普通のおっさんの溜め息

戦前派から若い世代の人たちへの申し送りです。政治、社会、教育など批判だけでなく、「前向きの提案」も聞いて下さい。

高齢者の犯罪の激増

2008-11-16 12:12:00 | 少子高齢化

  朝日新聞が今年の犯罪白書に関して社説高齢者の犯罪―孤立させない手助けをを発表している。
[高齢者犯罪増加の原因](以下青字:引用文、黒字:私の考え)
・経済問題
 お金と住む家に事欠いて、盗みに走る高齢者がいる。
 お年寄りは、働きたくてもなかなか雇ってもらえず、アパートも借りにくい。

 核家族化など社会情勢の変化と年金制度の充実に伴い、子供が老後の親と共に住んだり、仕送りで親の生活の援助をすると言う考えが希薄になるか、またはなくなった。
 私の住む団地の人達の殆ど大部分はもと大企業の従業員で、今問題になっているが年金で贅沢は出来ないが、それなりの生活を送っている。
 然し中にはもと中小企業の従業員だった人は少ない年金の足しに、パートで働く人、自営業で働いていたが立ち行かなくなり、タクシーの運転手として働いている初老の人もいる。
 これは特別の事情のある人たちを除いて、一般的に言えば中小企業の中では厚生年金制度が完全に護られてないこと、自営業の人達の老後に対しては国民年金を設けたが(厚生年金は会社が半分負担する)などその運用は自己責任として放置された結果だ。
 この人達は小泉さんや竹中さんの言う自己責任だと言えばお終いだが、それだけ済まされない大きな問題だ。

 80歳を越した私の経験から言えば、少なくもとも70歳までは充分に働ける体力も気力も持った人達が多くいる。
 そして唯今現在は経済の悪化で情勢が変わっているが、日本は基本的には人材不足で外国人100万人導入を主張する人達もいる。
 仕事の内容で考えれば高齢者でできることはいくらでもある。(リサイクルの為の携帯、テレビ、パソコンなどの解体などは適例だ)
 給与についても本人には年金があるので、最低賃金でもなんとか凌げる。(会社にとってもコスト節減になる)
 問題は企業の考え方一つだと言う事と、それに対する政府の指導だ。
 私は某テレビで「刑務所なら寝床と食事と仕事がある」と言った初老の人の言葉が忘れられない。
 その人は仕事を通じて世の中に役立つことで、自分の生き甲斐を持ちたいのだ。
 企業も政府もこんな気持ちのある人達の希望に応えてやるべきだ。

・社会からの孤立
 罪を重ねた高齢者ほど独り身の割合が高く、親族との音信も途絶えがちだという。  家族や地域とのつながりを失った高齢者は、追いつめられやすい。
 困ったことがあっても、だれにも相談できない。
 刑務所を出て所持金が底をついたとき、「福祉に頼ろうとしても、どこに相談したらいいのかわからない」と盗みをした人。
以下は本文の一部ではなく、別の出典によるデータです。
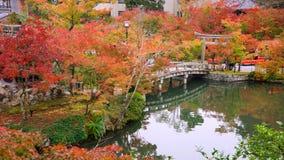 在Eikando寺庙,京都的秋天叶子 免版税库存照片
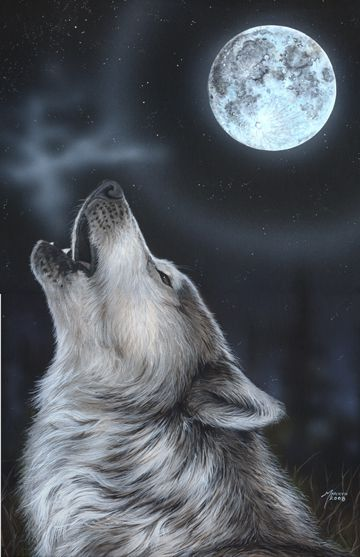 Midnight Song By Marilyn Barkhouse Loup Qui Hurle Peinture De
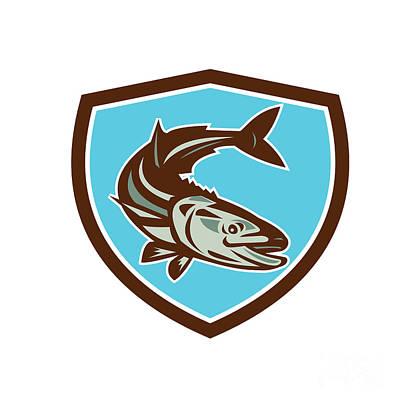 Cobia Fish Diving Down Shield Retro Poster by Aloysius Patrimonio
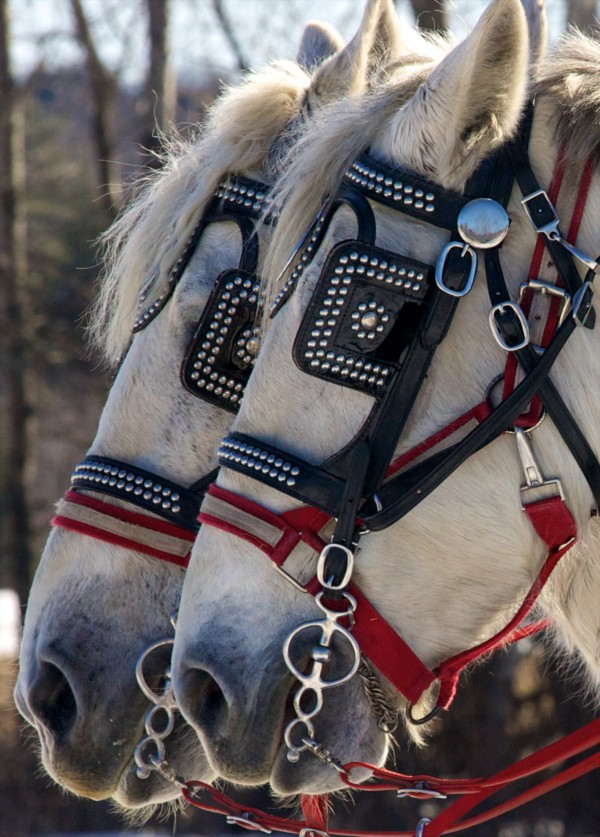 A pair of gray percheron horses from Mud Luck Farm in Minot take a breather between circuits &quotover the fields and through the woods&quot on Sunday, Feb. 19, 2012 at the 19th annual World's Greatest Sleigh Ride in Lisbon.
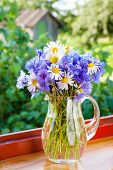 Bouquet Of Blue Cornflowers And Daisies In Jug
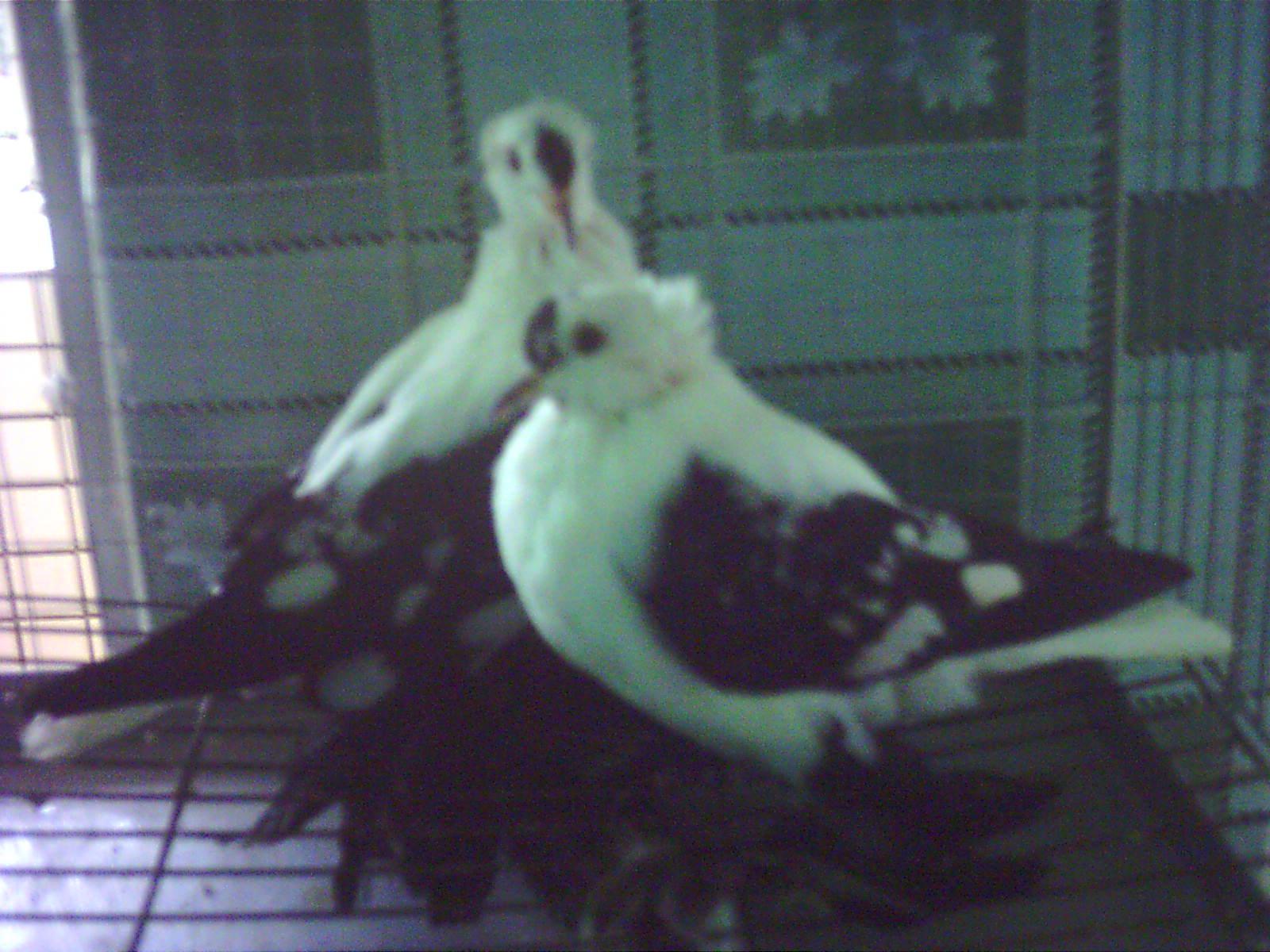 中国 世界/世界名鸽//中国信鸽信息网相册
 少子化が進み家族自体が縮小して子供に見て貰うことが出来なくなった。
 経済発展に伴う地方への働き場所の拡大に伴う核家族化は致し方ないことだが、これに伴って起こる諸問題の対策が放置されてきた。
 日本古来の互いに助け合い、人を思いやる気風の減少と、悪い意味での個人主義の考え方の浸透でコミュニティーが崩壊がかなり進んでいる。
 私の団地の例で言えばそれに加えて、高齢化の進行で病気になる人が増えたが、他人に迷惑をかけたくないとか、多分、中には病気で取り込んでいるときに近所の人の見舞いなどの対応が煩わしいなどの理由で疎遠に成り、遂には近所ともあまり付き合いの無い儘に独りで住んでいる人もかなりいる。
 増して金に困っているなど絶対に他人には知られたくないことだ。

[高齢者犯罪の防止策]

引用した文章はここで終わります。